## 提示文
++++++

また、燃焼器具利用時の室内空気については、一酸化炭素50ppm以下、二酸化炭素0.5%以下を保たなければなりません。

照明と騒音伝ぱの防止規定

照明の設置方法では、明暗の対比が極端ではなく、眩しく過ぎないよう設置することが求められています。
また、照度については、一般的な事務作業の場合300ルクス以上、付随的な作業の場合150ルクス以上と定められています。

さらに、騒音伝ぱ防止の観点では、従業員にとって有害な騒音や振動がある場合には、隔壁などの防止措置をおこなわければなりません。

清潔(第3章)

第3章では、事務所内の清潔さに関する規定が定められています。

給水と排水設備の規定

事務所の給水に関する規定として、給水栓の残留塩素について通常時では、遊離残留塩素0.1ppm以上、結合残留塩素0.4ppm以上、汚染などの場合には、遊離残留塩素0.2ppm以上、結合残留塩素1.5ppm以上でなければならないと定められています。
また、排水設備については、水質汚染防止の観点から、補修や清掃など適切な防止策をおこなうことが規定されています。

清掃・ねずみ等の発生防止の規定

清潔に関する規定では、日々の清掃はもちろん、6ヵ月に1回の頻度で、定期的な大掃除と調査が義務づけられています。
また、調査の際には、ねずみや害虫などの発生場所や侵入経路を調べ、発生に対する防止策などの措置を講じることが定められています。

廃棄物の規定

従業員には、事務所を清潔に使用する義務があります。
廃棄物の処理についても、適当な場所に捨てるのではなく、定められた場所に廃棄することが規定されています。

++++++

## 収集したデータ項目
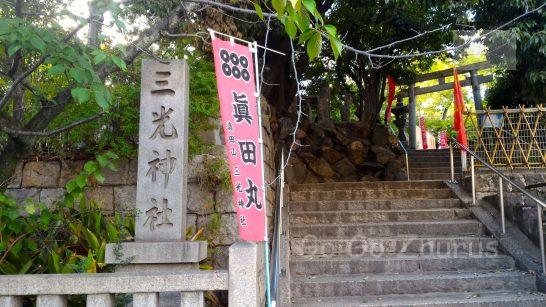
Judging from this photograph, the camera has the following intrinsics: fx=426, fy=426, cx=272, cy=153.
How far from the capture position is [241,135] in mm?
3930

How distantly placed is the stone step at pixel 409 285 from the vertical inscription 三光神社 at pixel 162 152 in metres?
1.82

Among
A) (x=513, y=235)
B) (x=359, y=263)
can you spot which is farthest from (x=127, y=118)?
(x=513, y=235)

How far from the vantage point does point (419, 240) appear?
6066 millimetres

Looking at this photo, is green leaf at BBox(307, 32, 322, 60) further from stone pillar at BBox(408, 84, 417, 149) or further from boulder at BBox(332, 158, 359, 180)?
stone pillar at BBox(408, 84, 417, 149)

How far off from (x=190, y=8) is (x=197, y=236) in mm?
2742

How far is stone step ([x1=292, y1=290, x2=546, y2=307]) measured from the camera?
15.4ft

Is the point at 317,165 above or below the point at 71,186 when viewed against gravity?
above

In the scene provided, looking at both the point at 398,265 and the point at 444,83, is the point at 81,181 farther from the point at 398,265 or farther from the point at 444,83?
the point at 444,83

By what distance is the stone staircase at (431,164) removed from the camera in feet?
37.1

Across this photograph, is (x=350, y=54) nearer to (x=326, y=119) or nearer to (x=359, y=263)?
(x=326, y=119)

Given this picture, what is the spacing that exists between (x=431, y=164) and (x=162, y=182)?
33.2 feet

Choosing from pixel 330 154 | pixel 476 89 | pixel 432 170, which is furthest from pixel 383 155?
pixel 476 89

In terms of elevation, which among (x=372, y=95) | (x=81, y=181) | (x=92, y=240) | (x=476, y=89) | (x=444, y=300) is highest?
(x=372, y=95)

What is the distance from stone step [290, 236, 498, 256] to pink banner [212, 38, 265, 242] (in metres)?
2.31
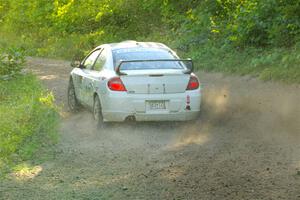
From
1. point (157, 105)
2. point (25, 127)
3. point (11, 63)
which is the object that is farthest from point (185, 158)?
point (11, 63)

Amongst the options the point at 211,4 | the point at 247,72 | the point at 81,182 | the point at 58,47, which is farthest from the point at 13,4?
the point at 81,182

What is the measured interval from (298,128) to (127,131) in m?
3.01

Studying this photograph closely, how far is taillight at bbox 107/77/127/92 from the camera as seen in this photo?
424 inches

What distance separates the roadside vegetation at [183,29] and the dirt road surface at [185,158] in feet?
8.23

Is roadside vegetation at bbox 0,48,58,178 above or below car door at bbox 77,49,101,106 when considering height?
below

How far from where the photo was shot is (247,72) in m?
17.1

++++++

## 課題 A
次の(i)〜(iii)が提示文の内容と一致するか、それぞれ「はい」か「いいえ」で答え、判断の根拠となる提示文の語句をそのまま引用してください。(i) 一般的な事務作業の照度は150ルクス以上と定められている。(ii) 大掃除と調査は6ヵ月に1回おこなうことが義務づけられている。(iii) 燃焼器具利用時の室内空気は、二酸化炭素0.5%以下を保つ必要がある。
## 課題 B
事務所の衛生に関する提示文によると、排水設備について補修や清掃などの防止策が求められているのはなぜですか。1〜3文で説明してください。

## 解答 A
(i) いいえ。「一般的な事務作業の場合300ルクス以上」
(ii) はい。「6ヵ月に1回の頻度で、定期的な大掃除と調査が義務づけられています」
(iii) はい。「二酸化炭素0.5%以下を保たなければなりません」

## 解答 B
水質汚染を防ぐためです。提示文では、排水設備について水質汚染防止の観点から、補修や清掃など適切な防止策をおこなうことが規定されています。